Irak’ın düşmesinden sonra Kerkük ve Musul’u işgal eden Amerikan askerleri Peşmergelerin bölgeye girmesine göz yumdular ve bu şehirlerin günlerce yağmalanmasına sessiz kaldılar. Bu esnada peşmergeler özellikle resmi dairelerdeki tapu kayıtlarını imha ederek, bölgedeki Türk kimliğini silmeye çalıştılar. Ne yazık ki, Türkiye de o günlerde yaşanan bu olaylar karşısında “kırmızı çizgiler” olarak tanımladığı stratejik değerlerine saldırıda bulunulduğu halde herhangi bir aktif girişimde bulunamadı.

Savaş sonrası ABD yönetimi Türkmenlerin çoğunlukta yaşadığı Kerkük ve Musul’da Saddam rejiminin atadığı valileri kendisine göre geliştirdiği bir seçim sistemi ile değiştirdi. Demografik yapı gözetilmeksizin, Kürtler lehine olacak şekilde kendileri tarafından atanan delegelerle gerçekleştirilen bir Kürt vali getirildi.
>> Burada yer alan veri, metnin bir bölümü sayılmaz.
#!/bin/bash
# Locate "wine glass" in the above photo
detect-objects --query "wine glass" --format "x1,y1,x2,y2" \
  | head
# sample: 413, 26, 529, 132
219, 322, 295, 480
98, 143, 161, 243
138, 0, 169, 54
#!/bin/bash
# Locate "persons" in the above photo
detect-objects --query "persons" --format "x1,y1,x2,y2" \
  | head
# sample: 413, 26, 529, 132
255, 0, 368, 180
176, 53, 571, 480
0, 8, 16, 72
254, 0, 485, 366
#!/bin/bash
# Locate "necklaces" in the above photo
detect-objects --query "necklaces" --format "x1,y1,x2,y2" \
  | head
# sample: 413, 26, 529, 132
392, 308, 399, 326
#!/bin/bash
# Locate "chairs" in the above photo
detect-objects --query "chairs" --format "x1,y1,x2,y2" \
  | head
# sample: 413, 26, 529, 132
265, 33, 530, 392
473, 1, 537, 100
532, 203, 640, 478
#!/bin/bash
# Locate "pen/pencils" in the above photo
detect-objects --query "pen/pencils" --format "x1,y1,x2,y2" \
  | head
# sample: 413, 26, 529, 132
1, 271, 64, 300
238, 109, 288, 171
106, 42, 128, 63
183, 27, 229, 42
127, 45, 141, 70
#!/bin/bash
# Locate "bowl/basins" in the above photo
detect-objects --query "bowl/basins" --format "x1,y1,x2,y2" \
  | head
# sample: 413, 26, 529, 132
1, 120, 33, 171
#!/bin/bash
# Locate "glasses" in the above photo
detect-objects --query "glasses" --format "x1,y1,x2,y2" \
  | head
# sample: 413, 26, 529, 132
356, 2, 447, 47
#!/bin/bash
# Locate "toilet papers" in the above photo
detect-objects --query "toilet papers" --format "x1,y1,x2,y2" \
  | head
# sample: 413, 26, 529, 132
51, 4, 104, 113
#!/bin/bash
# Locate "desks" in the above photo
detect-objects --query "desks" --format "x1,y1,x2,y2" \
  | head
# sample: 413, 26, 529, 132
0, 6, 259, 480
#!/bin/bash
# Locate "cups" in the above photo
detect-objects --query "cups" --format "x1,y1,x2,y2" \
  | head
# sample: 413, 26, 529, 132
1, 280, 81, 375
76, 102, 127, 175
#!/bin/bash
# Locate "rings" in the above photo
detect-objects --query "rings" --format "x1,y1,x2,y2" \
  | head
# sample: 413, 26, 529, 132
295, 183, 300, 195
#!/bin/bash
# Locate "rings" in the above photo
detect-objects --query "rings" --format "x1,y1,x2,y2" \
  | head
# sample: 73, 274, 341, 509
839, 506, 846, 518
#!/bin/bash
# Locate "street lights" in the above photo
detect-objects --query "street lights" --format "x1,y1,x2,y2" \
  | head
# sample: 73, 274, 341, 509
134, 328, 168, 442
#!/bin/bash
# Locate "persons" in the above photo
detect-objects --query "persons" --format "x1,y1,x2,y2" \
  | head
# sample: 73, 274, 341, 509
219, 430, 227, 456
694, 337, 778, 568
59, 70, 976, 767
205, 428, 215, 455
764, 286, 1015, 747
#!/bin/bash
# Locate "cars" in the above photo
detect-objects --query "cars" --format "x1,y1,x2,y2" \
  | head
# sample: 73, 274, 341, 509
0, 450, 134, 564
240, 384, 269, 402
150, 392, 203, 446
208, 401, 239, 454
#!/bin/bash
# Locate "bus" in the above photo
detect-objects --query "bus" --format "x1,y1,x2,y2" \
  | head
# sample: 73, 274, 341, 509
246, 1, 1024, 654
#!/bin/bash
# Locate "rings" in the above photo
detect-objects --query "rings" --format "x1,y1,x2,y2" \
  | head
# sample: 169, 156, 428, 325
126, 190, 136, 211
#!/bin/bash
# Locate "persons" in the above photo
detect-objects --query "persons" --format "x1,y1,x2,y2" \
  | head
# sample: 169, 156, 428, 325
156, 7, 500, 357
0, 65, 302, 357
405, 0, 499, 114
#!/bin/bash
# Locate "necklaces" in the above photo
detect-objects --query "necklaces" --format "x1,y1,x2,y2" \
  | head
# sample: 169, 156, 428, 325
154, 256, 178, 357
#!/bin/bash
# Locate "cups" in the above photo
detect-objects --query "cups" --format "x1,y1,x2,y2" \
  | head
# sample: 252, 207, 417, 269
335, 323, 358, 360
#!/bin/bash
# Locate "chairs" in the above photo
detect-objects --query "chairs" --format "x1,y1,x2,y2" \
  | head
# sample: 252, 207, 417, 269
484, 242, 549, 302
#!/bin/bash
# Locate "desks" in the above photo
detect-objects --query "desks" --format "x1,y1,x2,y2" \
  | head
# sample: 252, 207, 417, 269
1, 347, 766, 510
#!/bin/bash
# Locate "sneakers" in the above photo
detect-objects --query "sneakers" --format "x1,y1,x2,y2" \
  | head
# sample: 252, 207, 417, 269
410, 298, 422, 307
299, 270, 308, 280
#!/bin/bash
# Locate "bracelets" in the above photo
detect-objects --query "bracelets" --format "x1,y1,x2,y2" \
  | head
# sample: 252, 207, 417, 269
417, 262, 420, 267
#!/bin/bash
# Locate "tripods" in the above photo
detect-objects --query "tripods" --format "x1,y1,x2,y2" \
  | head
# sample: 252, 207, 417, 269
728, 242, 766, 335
Türkmenlerin dışlandığı en önemli gelişme Geçici Yönetim Konseyi (GYK)’nin oluşturulmasında yaşanmıştır. Çünkü bu hâdise bundan sonraki yönetimle ilgili açılımlarda Türkmenlere yer verilmeyeceği anlamına da gelmekteydi. Amerikalı yetkililer tarafından seçilen ve 14 Temmuz 2003’te göreve başlayan GYK, 13 Şii, 5 Sünni-Arap, 5 Kürt, 1 Türkmen ve 1 Asurî-Hıristiyan olmak üzere toplam 25 üyeden oluşmaktaydı.
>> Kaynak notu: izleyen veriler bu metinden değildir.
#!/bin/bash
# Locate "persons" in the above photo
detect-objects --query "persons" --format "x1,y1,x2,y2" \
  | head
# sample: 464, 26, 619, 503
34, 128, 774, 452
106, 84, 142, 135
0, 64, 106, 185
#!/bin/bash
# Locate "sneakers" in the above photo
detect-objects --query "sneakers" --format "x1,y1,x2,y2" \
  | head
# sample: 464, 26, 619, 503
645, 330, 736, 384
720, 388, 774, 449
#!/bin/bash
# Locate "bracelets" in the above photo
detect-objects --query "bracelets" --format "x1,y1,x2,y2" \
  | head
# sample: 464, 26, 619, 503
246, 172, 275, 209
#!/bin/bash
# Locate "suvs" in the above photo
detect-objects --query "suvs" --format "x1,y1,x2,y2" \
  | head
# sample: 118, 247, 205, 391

Geçici Irak Anayasası, hazırlanmasını müteakip uzun tartışmalardan sonra Mart 2004’te GYK’nin ve ABD makamlarının onayını alarak yürürlüğe girdi. Anayasanın hükümlerini Türkmenler açısından özellikle şu üç hususa göre değerlendirebiliriz:

  1. Türkmenlerin varlığı: Anayasa’ya göre Türkmenler, kurulacak yeni devlette Araplar ve Kürtlerin yanında asli unsur olarak kabul edilmemişlerdir. Nüfus bakımından çok az olan Asurî ve diğer unsurlarla eşdeğer tutularak idari ve kültürel azınlık sayılmışlardır.
  2. Federasyon: Anayasa’ya göre Irak’ın etnik kökene dayanmayan bir federasyondan oluştuğu kabul edilmiştir. Irak, vilayet idarî yapısı göz önünde bulundurularak 3 + 15 = 18 formülü uygulanarak Kürt ve Arap federasyonlarına ayrılmıştır. Dohuk, Erbil ve Süleymaniye vilayetleri Kürdistan coğrafyası olarak tanımlanarak Kürt yönetimine ve diğer 15 vilayet de Arap yönetimine bırakılmıştır. Her iki federasyonun üzerinde merkezî Irak yönetimi bulunmaktadır.
  3. Kerkük’ün Statüsü: Anayasada Kerkük’ün statüsünün ileride belirleneceği vurgulanmaktadır. Kerkük, federasyon yapısında Kürdistan’a dâhil edilmemiş görülmektedir. Ancak yakında gerçekleştirilecek plebisit (halk oylaması) ile belirlenmesi muhtemel statüsü için Kerkük’ün Nüfus dengesini bozacak hazırlıklar yapıldığı anlaşılmaktadır.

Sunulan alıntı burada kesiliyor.